Required files and DTDs
Minimal document structure
Every document within a PAULA corpus requires at least one instance of
each of the following three XML file types: a primary text data
file,
a tokenization
, and an annoSet
file. These
accordingly define the raw data, a basic segmentation of the data into
minimal units and a list of the files in the directory (see
documentation of the individual file types for details).

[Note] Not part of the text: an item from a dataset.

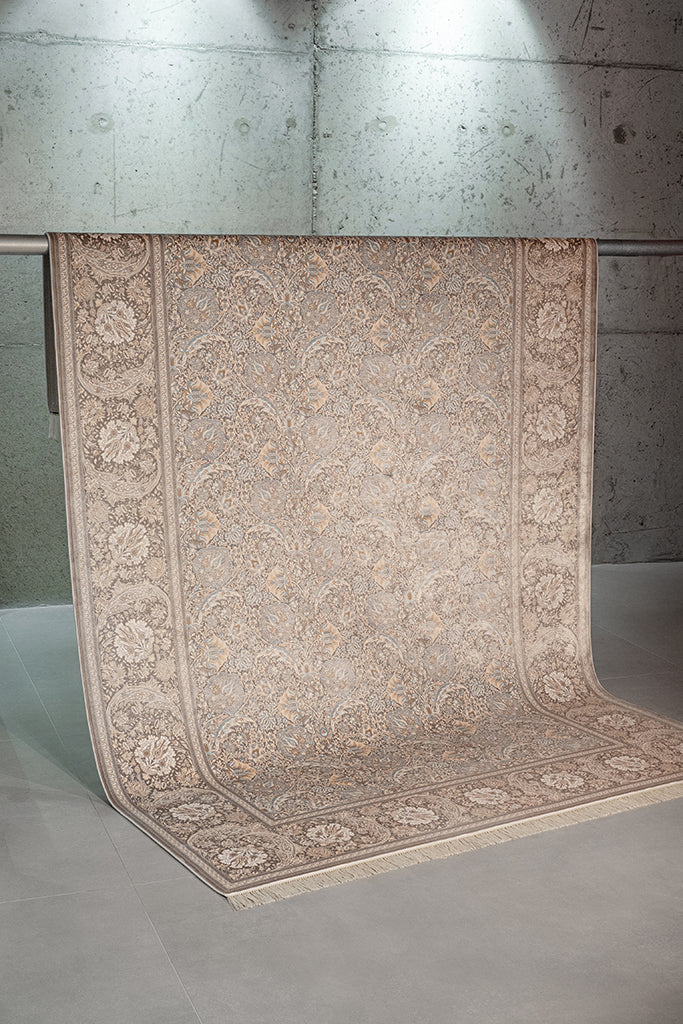 Vendome Palace 5441 Gri Krem - Makine Halısı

Additionally, the relevant DTDs must be added which define these file types. At a minimum, the DTDs necessary for the required files above are:
paula_header.dtd
paula_struct.dtd
paula_mark.dtd
paula_text.dtd
The DTDs may be repeated in each document to simplify moving and adding documents at any point in the corpus structure (as in the examples in this documentation), or else DTDs can be saved in one folder (e.g. the corpus root) and referred to from each document using a relative path.
Additional DTDs
Beyond the DTDs in the previous section, if the document contains any
feat
annotations or an annoFeat
file, it will require the DTD
paula_feat.dtd
, and if it contains pointing
relations using the rel
element, the file
paula_rel.dtd
will also be necessary. A further DTD,
paula_multiFeat.dtd
, is needed if multiple feat annotations should be
defined in one XML file, see multifeats.
Usually the necessary DTDs are repeatedly included in every document
folder for validation purposes, though it is possible to include them in
only one folder and refer to them from each document using a relative
path (cf. the previous section). It is not necessary to include
paula_rel.dtd
or paula_feat.dtd
for corpora or documents that do not
contain pointing relations, even if some other documents in the corpus
do, though it may be recommended to have the same DTDs or DTD references
in all folders in case pointing relations or feature annotations are
added to further corpus documents later on. The following full list of
DTDs may therefore be included in every document:
paula_header.dtd
paula_struct.dtd
paula_mark.dtd
paula_text.dtd
paula_feat.dtd
paula_rel.dtd
paula_multiFeat.dtd